### Zu lesender Auszug:
===
Der Verwaltungsratsvorsitzende der BayernLB, Bayerns Finanzminister Georg Fahrenschon (CSU), erklärte hierzu: "Damit ist es gelungen, gemeinsam mit der Republik Österreich und den übrigen Altaktionären eine für Österreich und Südosteuropa systemrelevante Bank zu stabilisieren. Der Sanierungsbeitrag der BayernLB war dazu notwendig."

Unter anderem verzichtet die Landesbank auf bestehende Forderungen gegenüber der HGAA von 825 Mio. Euro. Durch die Totalabschreibung der HGAA bei der BayernLB kommen nach Angaben von Fahrenschon weitere 2,3 Milliarden Euro hinzu. Die BayernLB hatte mit Kaufpreis und Kapitalerhöhungen gut 2,8 Mrd. Euro in die Bank gesteckt. Insgesamt belaufen sich die Belastungen für die BayernLB nach Informationen des Handelsblatts auf schätzungsweise bis zu acht Mrd. Euro. Schon bisher hatte sich die selbst von der Finanzkrise schwer gebeutelte BayernLB wegen des Österreich-Debakels auf einen Jahresverlust von mehr als einer Milliarde Euro eingestellt.

Bayerns Wirtschaftsminister Martin Zeil (FDP) sieht die Trennung von der HGAA noch als beste aller Optionen. "Lieber ein Ende mit Schrecken, als dass das Ganze noch weitergegangen wäre", sagte Zeil am Montag dem Bayerischen Rundfunk. Der Kauf der Hypo Alpe Adria sei aber eine "katastrophale Fehlentscheidung" gewesen.
===
### Verfügbare Zeilen:

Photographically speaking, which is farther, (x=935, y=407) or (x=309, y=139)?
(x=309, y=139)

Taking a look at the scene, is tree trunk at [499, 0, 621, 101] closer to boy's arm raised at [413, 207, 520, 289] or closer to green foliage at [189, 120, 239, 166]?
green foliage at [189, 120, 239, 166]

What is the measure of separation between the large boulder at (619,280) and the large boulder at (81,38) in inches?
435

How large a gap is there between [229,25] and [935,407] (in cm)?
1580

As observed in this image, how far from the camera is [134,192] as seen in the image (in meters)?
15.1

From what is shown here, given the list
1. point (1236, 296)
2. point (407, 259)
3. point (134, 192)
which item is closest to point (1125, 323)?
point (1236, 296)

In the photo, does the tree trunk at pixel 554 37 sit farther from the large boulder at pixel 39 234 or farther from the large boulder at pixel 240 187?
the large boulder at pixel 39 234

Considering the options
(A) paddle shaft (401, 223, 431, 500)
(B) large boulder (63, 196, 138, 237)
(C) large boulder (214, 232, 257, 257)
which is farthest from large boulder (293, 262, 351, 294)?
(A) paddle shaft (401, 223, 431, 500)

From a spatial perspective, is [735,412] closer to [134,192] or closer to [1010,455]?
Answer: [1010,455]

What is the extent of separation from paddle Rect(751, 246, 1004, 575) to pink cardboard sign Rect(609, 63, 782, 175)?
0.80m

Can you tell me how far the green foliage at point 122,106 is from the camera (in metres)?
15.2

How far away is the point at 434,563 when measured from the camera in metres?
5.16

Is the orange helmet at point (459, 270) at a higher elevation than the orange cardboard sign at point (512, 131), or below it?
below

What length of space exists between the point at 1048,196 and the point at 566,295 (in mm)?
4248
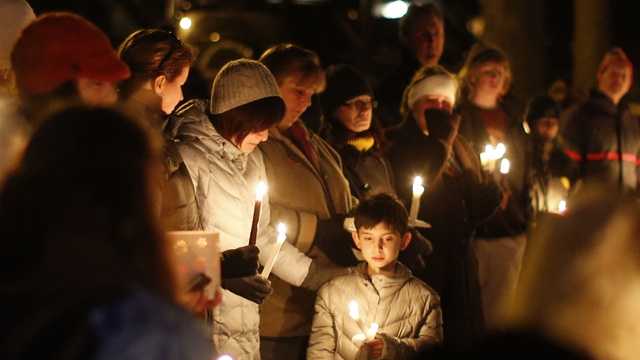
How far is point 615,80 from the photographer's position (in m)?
9.73

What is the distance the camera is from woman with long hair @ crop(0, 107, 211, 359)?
8.09ft

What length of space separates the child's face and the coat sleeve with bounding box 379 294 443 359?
0.90 feet

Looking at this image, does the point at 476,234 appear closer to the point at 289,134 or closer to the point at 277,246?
the point at 289,134

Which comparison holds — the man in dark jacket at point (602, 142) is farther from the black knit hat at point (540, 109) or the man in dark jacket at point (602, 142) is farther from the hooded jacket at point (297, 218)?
the hooded jacket at point (297, 218)

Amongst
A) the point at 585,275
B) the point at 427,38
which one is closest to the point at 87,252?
the point at 585,275

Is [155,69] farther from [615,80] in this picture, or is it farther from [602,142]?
[615,80]

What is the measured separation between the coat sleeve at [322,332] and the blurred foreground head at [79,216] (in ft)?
10.7

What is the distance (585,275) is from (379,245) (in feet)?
10.0

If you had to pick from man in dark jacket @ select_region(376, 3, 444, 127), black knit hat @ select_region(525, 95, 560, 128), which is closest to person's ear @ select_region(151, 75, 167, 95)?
man in dark jacket @ select_region(376, 3, 444, 127)

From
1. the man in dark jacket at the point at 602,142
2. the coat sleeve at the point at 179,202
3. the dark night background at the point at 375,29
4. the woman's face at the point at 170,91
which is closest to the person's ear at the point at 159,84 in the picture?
the woman's face at the point at 170,91

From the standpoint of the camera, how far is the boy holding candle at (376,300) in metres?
5.88

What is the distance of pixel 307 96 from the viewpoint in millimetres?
6188

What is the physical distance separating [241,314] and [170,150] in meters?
0.79

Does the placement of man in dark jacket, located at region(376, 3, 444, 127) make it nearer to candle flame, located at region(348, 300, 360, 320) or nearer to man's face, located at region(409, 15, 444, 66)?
man's face, located at region(409, 15, 444, 66)
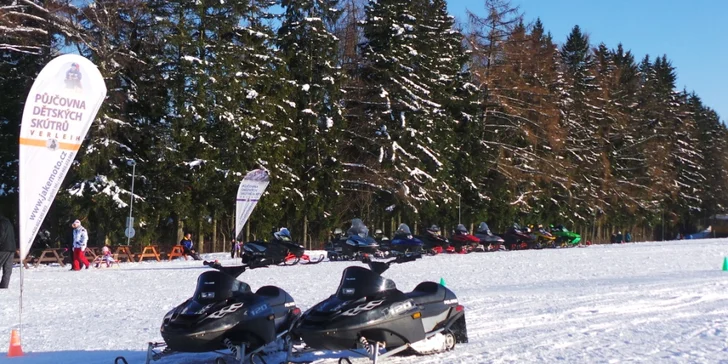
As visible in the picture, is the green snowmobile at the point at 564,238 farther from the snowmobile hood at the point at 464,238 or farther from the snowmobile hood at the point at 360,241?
the snowmobile hood at the point at 360,241

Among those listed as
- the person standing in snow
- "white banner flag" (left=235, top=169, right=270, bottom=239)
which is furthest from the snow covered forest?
the person standing in snow

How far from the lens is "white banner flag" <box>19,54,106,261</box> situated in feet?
33.3

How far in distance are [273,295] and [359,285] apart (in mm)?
1237

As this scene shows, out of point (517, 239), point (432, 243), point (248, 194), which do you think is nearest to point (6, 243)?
point (248, 194)

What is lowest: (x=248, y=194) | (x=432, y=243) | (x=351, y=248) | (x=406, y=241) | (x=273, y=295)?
(x=273, y=295)

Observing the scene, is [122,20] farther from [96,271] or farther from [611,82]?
[611,82]

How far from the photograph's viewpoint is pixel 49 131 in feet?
34.1

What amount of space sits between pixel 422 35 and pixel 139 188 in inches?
726

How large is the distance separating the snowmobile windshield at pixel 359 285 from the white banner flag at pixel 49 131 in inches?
190

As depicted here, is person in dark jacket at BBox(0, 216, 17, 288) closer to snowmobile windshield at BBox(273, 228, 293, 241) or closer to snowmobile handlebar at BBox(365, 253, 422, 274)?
snowmobile windshield at BBox(273, 228, 293, 241)

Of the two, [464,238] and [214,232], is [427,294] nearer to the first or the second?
[464,238]

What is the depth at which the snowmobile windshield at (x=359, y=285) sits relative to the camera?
24.5 ft

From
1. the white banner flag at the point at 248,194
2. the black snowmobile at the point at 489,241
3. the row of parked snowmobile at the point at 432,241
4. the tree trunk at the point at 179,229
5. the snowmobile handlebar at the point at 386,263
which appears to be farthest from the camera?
the black snowmobile at the point at 489,241

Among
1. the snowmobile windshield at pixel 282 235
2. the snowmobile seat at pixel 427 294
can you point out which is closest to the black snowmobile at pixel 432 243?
the snowmobile windshield at pixel 282 235
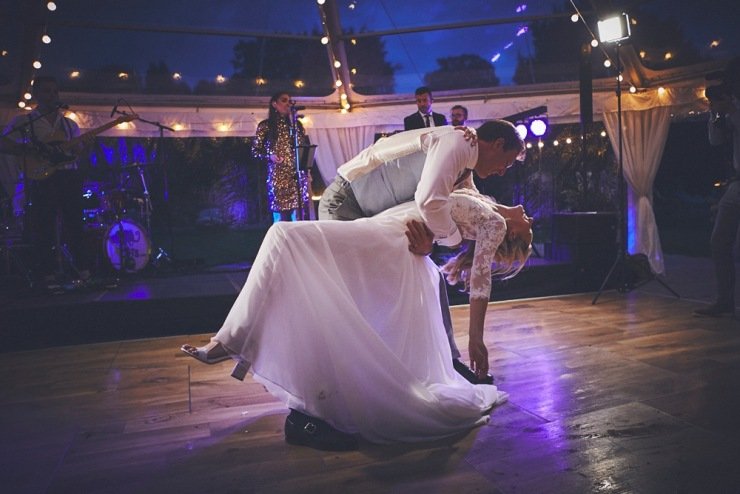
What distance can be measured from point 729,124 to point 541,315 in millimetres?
2103

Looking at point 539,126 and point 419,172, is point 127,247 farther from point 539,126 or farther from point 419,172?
point 539,126

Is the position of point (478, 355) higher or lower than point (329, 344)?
lower

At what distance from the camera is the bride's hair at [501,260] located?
2725 mm

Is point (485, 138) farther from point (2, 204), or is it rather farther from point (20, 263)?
point (2, 204)

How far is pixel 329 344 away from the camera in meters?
2.10

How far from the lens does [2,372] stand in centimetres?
329

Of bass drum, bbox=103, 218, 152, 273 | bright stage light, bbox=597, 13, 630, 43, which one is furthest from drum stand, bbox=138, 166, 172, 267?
bright stage light, bbox=597, 13, 630, 43

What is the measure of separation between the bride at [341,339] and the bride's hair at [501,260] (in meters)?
0.53

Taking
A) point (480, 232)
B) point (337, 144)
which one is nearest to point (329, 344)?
point (480, 232)

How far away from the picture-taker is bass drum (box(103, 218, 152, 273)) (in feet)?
19.9

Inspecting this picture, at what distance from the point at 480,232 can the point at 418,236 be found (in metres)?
0.37

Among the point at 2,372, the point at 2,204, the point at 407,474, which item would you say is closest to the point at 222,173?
the point at 2,204

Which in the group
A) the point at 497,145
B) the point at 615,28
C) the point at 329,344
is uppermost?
the point at 615,28

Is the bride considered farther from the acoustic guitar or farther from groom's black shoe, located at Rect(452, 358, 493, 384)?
the acoustic guitar
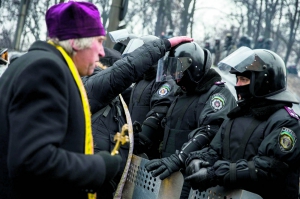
===
### Schriftliche Aufgabe A:
Beantworte diese Fragen zum Auszug:
(i) Auf Forderungen in welcher Höhe gegenüber der HGAA verzichtet die Landesbank?
(ii) Wie viel hatte die BayernLB mit Kaufpreis und Kapitalerhöhungen in die Bank gesteckt?
(iii) Welcher Partei gehört Martin Zeil an?
### Schriftliche Aufgabe B:
Formatiere die Zeilen als Markdown-Tabelle mit den Spalten „Nr.“ und „Text“. Beginne bei der Zeile mit „Which in the group“ und ende mit der letzten Zeile. Lass Leerzeilen und die Bilder weg.

### Schriftliche Antwort A:
(i) 825 Mio. Euro
(ii) Gut 2,8 Mrd. Euro
(iii) FDP

### Schriftliche Antwort B:
| Nr. | Text |
|---|---|
| 1 | Which in the group |
| 2 | A) the point at 497,145 |
| 3 | B) the point at 615,28 |
| 4 | C) the point at 329,344 |
| 5 | is uppermost? |
| 6 | the point at 615,28 |
| 7 | Is the bride considered farther from the acoustic guitar or farther from groom's black shoe, located at Rect(452, 358, 493, 384)? |
| 8 | the acoustic guitar |